Source data below:
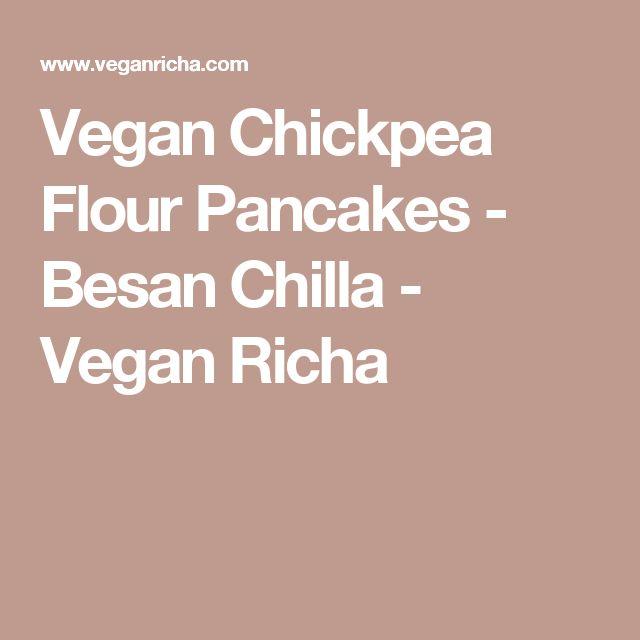 Vegan Chickpea Flour Pancakes - Besan Chilla - Vegan Richa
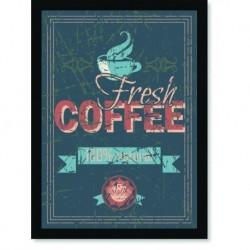 Quadro Poster Cozinha Fresh Coffee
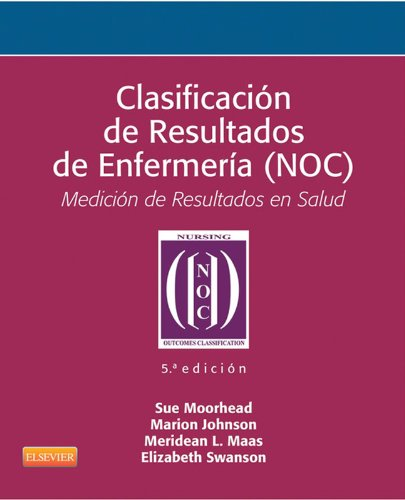 Clasificación de Resultados de Enfermería (NOC): Medición de Resultados en Salud (Spanish Edition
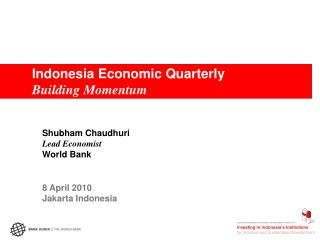 Indonesia Economic Quarterly Building Momentum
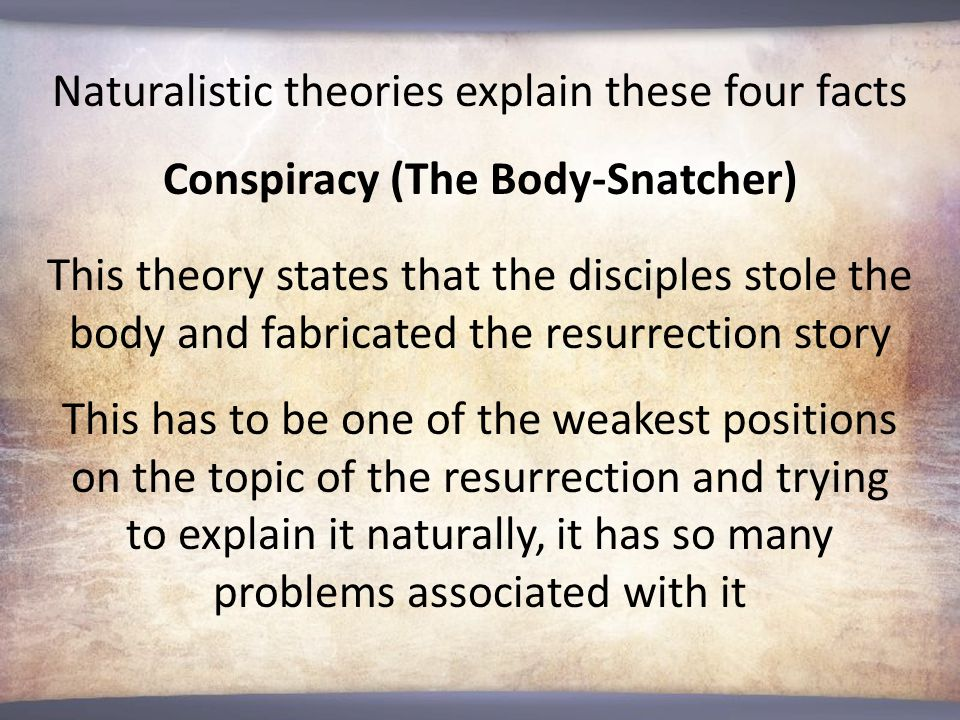 Naturalistic theories explain these four facts Conspiracy (The Body-Snatcher) This theory states that the disciples stole the body and fabricated the resurrection story This has to be one of the weakest positions on the topic of the resurrection and trying to explain it naturally, it has so many problems associated with it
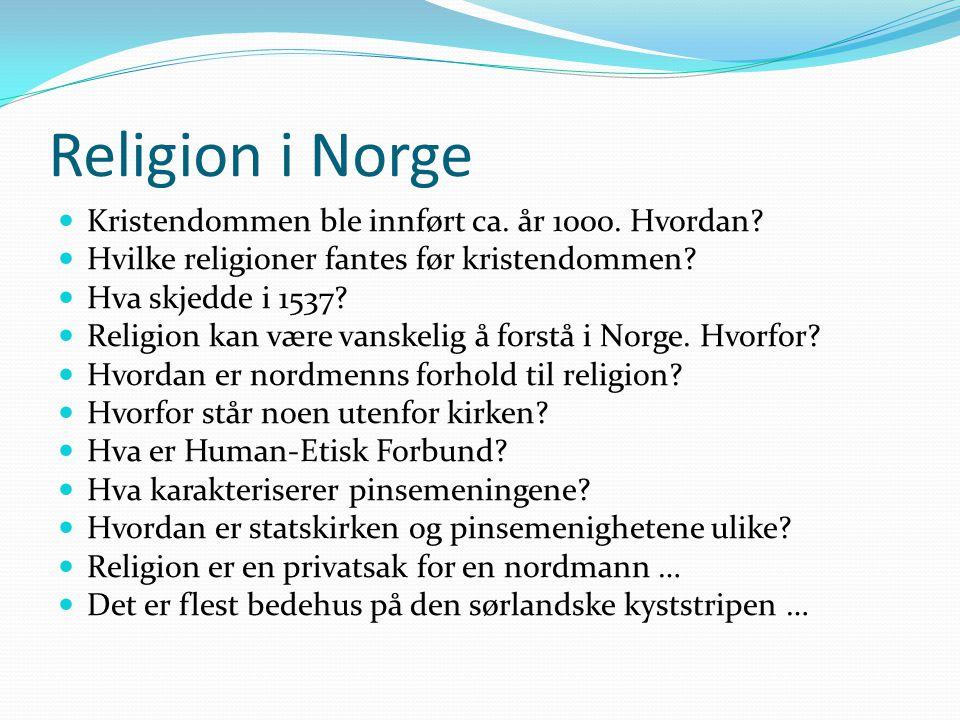 Religion i Norge Kristendommen ble innført ca. år 1000. Hvordan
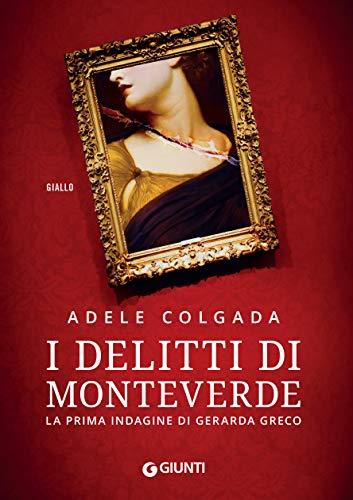I delitti di Monteverde: La prima indagine di Gerarda Greco (Le indagini di Gerarda Greco Vol. 1)
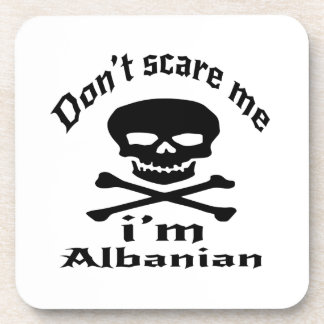 Do Not Scare Me I Am Albanian Beverage Coasters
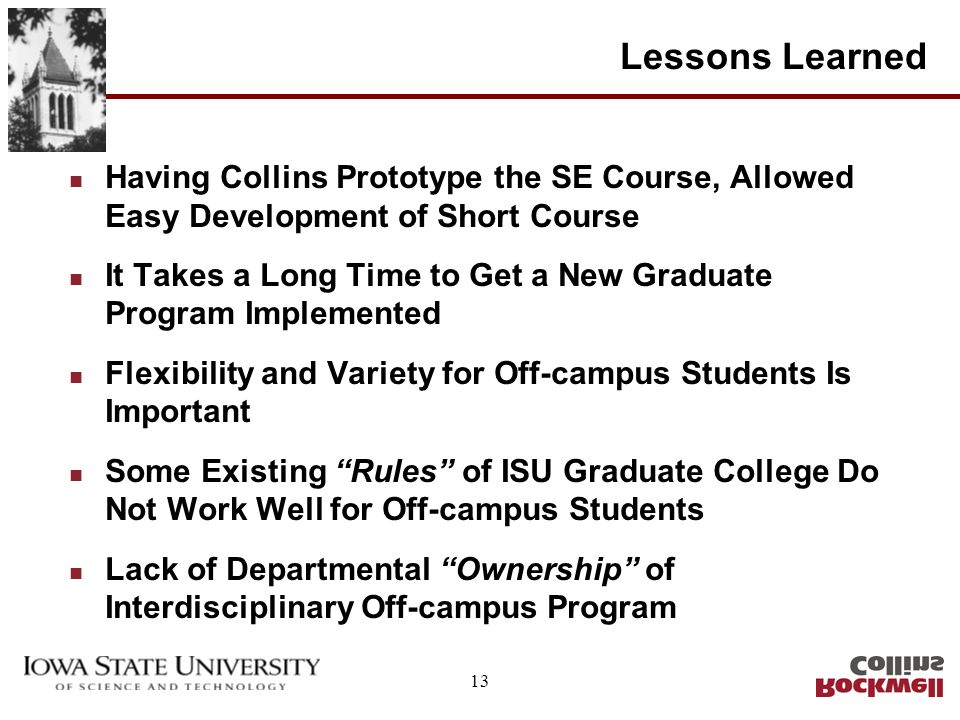 13 Lessons Learned n Having Collins Prototype the SE Course, Allowed Easy Development of Short Course n It Takes a Long Time to Get a New Graduate Pro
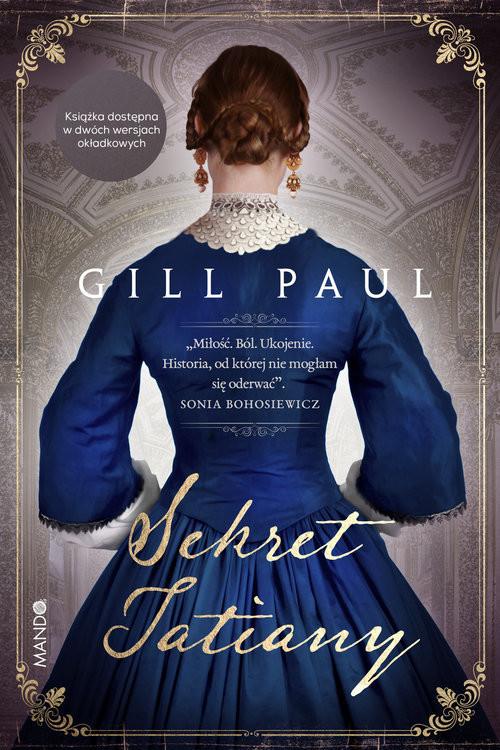 okładka Sekret Tatianyksiążka      Gill Paul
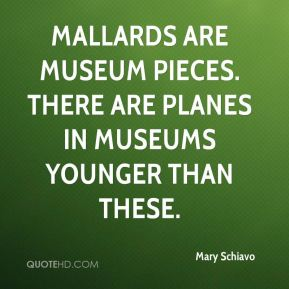 Mary Schiavo  - Mallards are museum pieces. There are planes in museums younger than these.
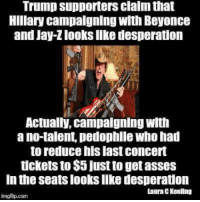 Trump is beyond desperate lol. ~Rick: Trump supporters clalm that  Hillary campaigning with Beyonce  and Jay-Zlooks like desperation  Actually, campaigning with  ano talent pedophile Who had  to reduce his last concert  tickets to $5 just to getasses  In the Seats looks like desperation  Laura EKeeling  imgilip.com Trump is beyond desperate lol. ~Rick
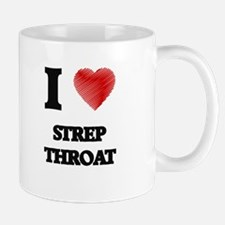 I love Strep Throat Mugs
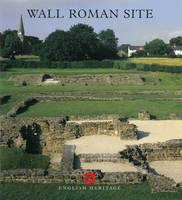 Wall Roman Site - English Heritage Guidebooks (Paperback)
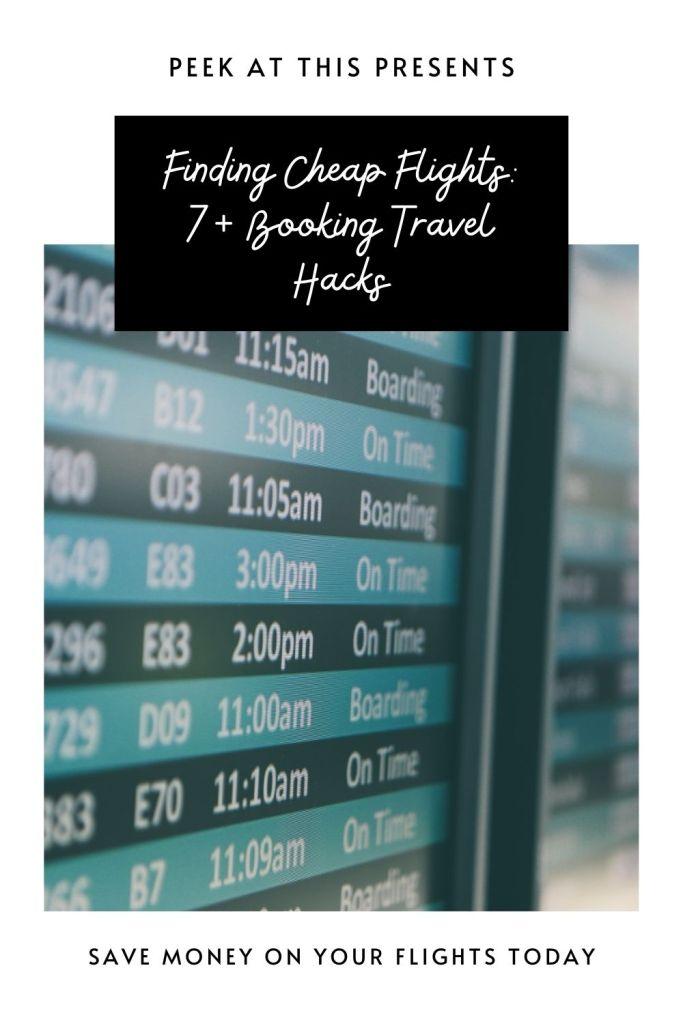 Finding Cheap Flights: 7+ Booking Travel Hacks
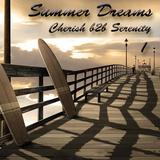 Summer Dreams 1 (Vinyl Mix) Cherish b2b Serenity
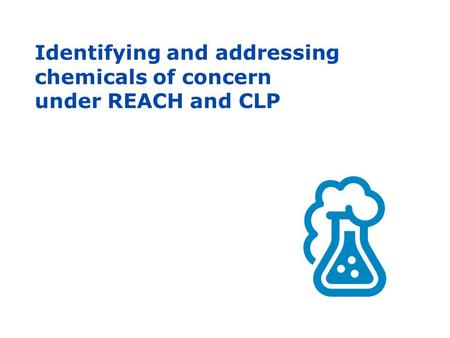 Identifying and addressing chemicals of concern under REACH and CLP.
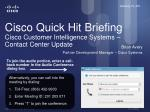 cisco quick hit briefing cisco customer intelligence systems contact center update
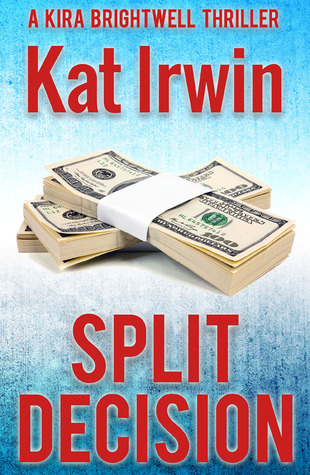 Split Decision by Kat Irwin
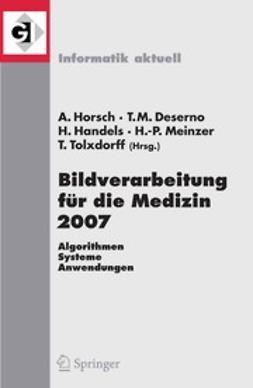 Deserno, Thomas M. - Bildverarbeitung für die Medizin 2007, ebook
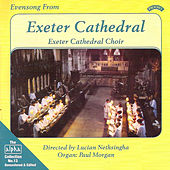 Play & Download Alpha Collection Vol 13: Evensong from Exeter Cathedral by Exeter Cathedral Choir, Lucian Nethsingha, Paul Morgan | Napster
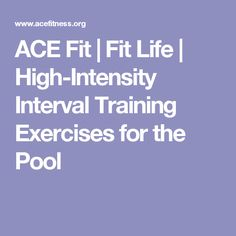 ACE Fit | Fit Life | High-Intensity Interval Training Exercises for the Pool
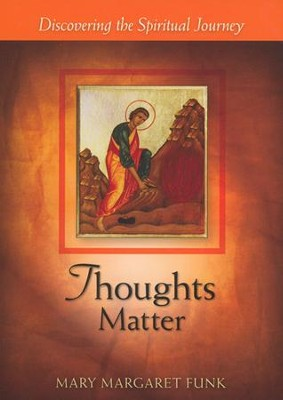 Thoughts Matter: Discovering the Spiritual Journey  -     By: Mary Margaret Funk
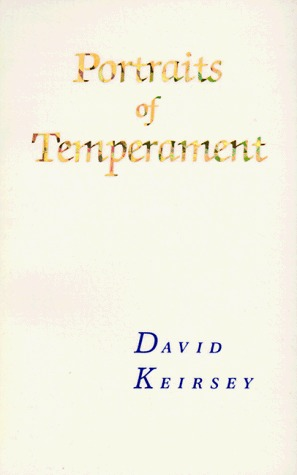 Portraits of Temperament by David Keirsey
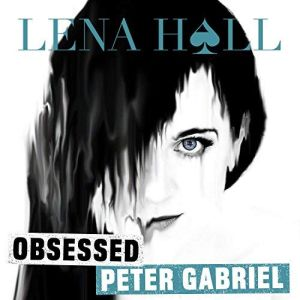 """""""Obsessed: Peter Gabriel"""" by Lena Hall"""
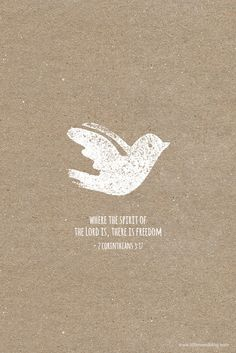 2 Corinthians 3:17- Where the spirit of the Lord is, there is freedom.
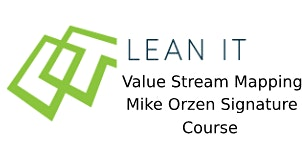 Lean IT Value Stream Mapping - Mike Orzen Signature Course 2 Days Training in San Jose, CA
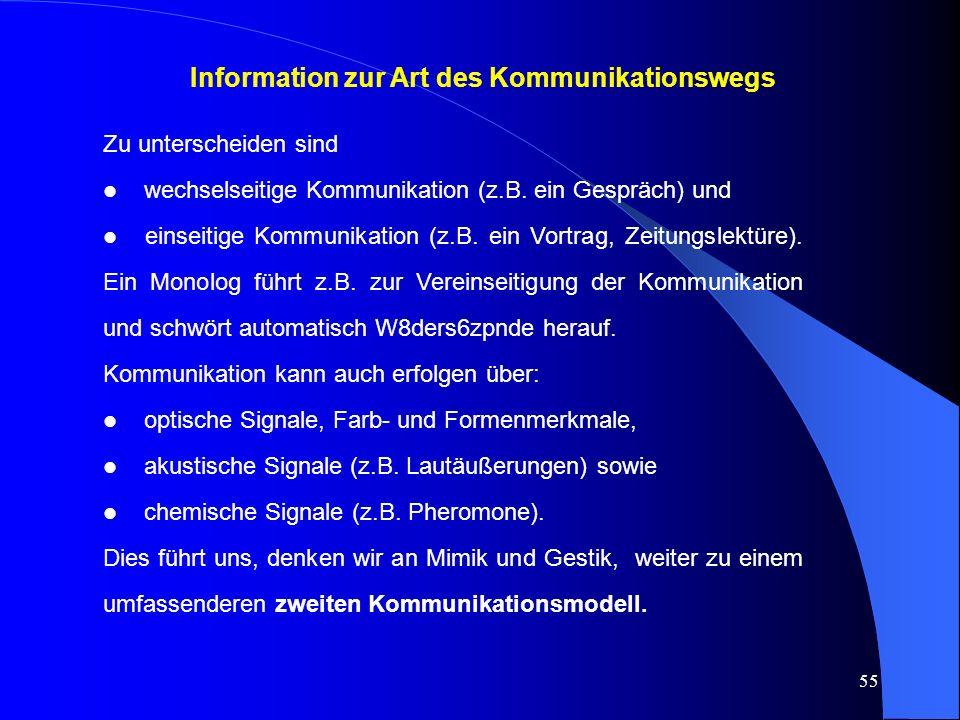 55 Information zur Art des Kommunikationswegs Zu unterscheiden sind l wechselseitige Kommunikation (z.B.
End of Source data.
From the line containing "Portraits of Temperament by David Keirsey" through the last line of the records above, reproduce every line exactly, leaving out the pictures.

__Your response__:
 Portraits of Temperament by David Keirsey
 """""""Obsessed: Peter Gabriel"""" by Lena Hall"""
 2 Corinthians 3:17- Where the spirit of the Lord is, there is freedom.
 Lean IT Value Stream Mapping - Mike Orzen Signature Course 2 Days Training in San Jose, CA
 55 Information zur Art des Kommunikationswegs Zu unterscheiden sind l wechselseitige Kommunikation (z.B.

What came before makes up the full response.